Excerpted records:
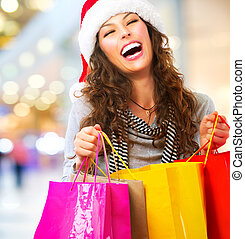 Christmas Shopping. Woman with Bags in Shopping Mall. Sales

...

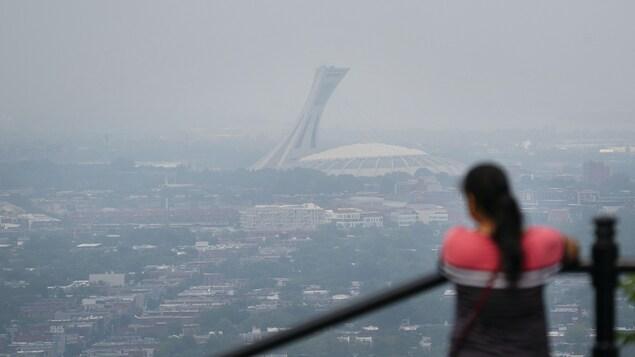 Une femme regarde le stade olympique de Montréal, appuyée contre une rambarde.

---

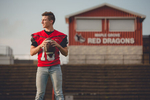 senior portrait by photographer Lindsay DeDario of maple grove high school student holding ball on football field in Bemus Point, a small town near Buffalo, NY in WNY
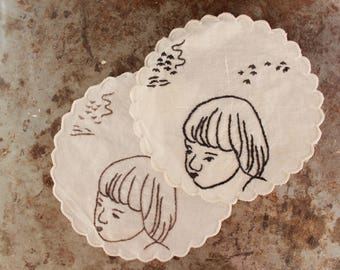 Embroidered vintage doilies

Work request:
The copy should hold exactly the lines above from the one with "senior portrait by" through the one with "Embroidered vintage doilies", both ends counted, and no pictures at all.

Your solution:
 senior portrait by photographer Lindsay DeDario of maple grove high school student holding ball on football field in Bemus Point, a small town near Buffalo, NY in WNY
 Embroidered vintage doilies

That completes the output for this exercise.